Problem: The data follows this line. Copy verbatim the line with "A: Sequence-level." and each line after it to the end.

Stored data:
════════════════════

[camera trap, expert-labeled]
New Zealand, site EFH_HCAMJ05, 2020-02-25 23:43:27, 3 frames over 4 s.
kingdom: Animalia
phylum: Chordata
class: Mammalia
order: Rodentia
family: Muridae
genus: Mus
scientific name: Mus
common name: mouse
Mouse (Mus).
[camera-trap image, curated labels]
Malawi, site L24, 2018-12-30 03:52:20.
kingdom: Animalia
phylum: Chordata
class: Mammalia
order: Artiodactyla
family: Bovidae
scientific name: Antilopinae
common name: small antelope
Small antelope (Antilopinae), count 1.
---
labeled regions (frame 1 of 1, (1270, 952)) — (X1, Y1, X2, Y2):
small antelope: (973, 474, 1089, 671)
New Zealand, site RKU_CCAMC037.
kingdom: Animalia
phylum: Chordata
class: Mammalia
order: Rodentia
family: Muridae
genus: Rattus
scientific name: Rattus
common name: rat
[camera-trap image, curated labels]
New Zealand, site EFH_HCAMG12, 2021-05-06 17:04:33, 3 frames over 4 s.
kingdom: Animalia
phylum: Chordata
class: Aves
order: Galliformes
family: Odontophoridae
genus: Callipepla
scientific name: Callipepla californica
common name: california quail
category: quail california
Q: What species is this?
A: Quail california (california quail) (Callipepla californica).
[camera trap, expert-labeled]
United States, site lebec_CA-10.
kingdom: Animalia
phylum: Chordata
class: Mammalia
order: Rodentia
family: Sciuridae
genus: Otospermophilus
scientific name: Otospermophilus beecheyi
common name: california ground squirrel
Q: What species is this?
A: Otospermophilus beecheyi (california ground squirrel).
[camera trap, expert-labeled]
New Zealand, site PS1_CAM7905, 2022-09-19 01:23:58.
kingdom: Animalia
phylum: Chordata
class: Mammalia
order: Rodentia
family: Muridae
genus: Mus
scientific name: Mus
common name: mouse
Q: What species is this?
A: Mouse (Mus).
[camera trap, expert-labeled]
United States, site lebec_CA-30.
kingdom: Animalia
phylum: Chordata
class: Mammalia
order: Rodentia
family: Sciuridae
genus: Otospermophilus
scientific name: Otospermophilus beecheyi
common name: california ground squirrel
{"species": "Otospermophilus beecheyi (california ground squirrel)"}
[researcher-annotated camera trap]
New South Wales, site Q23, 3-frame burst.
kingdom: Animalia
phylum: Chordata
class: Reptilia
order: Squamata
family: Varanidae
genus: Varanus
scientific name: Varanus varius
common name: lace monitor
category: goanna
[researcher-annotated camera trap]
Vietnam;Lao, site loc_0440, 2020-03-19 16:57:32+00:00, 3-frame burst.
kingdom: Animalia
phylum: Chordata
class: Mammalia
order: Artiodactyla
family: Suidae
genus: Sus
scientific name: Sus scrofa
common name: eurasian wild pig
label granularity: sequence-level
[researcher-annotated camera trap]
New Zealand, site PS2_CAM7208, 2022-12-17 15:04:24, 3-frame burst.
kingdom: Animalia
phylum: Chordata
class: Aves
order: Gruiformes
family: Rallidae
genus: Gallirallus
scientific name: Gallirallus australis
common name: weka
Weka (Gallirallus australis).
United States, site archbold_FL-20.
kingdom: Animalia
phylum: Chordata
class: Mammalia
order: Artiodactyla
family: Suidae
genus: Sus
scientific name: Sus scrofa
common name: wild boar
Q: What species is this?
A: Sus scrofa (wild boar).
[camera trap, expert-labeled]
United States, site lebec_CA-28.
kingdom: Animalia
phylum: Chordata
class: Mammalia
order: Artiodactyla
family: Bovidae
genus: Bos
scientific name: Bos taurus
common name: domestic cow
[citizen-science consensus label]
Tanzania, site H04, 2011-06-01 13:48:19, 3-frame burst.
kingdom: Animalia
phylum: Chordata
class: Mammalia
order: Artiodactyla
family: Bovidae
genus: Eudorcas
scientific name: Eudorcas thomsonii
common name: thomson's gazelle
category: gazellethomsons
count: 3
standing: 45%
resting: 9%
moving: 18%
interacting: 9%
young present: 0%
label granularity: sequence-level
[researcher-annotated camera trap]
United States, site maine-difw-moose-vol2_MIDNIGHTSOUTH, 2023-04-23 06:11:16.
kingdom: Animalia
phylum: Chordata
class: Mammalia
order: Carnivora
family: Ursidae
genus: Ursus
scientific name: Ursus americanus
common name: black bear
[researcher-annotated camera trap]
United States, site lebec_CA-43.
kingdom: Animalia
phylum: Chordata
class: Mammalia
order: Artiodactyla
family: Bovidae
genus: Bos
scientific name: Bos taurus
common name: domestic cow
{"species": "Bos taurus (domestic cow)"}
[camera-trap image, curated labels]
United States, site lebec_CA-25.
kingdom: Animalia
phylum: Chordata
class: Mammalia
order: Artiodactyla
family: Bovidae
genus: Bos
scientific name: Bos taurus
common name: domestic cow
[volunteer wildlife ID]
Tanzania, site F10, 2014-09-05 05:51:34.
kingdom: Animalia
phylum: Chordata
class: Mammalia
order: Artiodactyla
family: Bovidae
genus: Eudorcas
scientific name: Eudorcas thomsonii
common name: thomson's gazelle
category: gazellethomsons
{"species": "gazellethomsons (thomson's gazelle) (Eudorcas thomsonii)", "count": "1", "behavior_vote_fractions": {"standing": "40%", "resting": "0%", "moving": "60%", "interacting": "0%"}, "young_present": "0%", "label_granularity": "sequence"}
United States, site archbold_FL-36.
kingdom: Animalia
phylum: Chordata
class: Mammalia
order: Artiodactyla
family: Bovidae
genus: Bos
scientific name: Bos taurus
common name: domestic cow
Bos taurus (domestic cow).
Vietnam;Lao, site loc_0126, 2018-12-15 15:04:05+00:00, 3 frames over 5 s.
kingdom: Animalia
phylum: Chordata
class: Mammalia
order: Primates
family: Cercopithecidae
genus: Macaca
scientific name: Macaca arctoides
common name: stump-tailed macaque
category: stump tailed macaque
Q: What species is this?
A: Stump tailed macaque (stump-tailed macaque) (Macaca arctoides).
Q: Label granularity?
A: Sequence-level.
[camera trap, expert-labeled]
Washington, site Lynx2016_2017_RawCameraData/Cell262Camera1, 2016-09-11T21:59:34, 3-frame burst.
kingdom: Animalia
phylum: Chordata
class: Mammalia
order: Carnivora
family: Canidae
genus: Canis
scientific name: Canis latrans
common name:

════════════════════

Solution for this task:
A: Sequence-level.
[camera trap, expert-labeled]
Washington, site Lynx2016_2017_RawCameraData/Cell262Camera1, 2016-09-11T21:59:34, 3-frame burst.
kingdom: Animalia
phylum: Chordata
class: Mammalia
order: Carnivora
family: Canidae
genus: Canis
scientific name: Canis latrans
common name:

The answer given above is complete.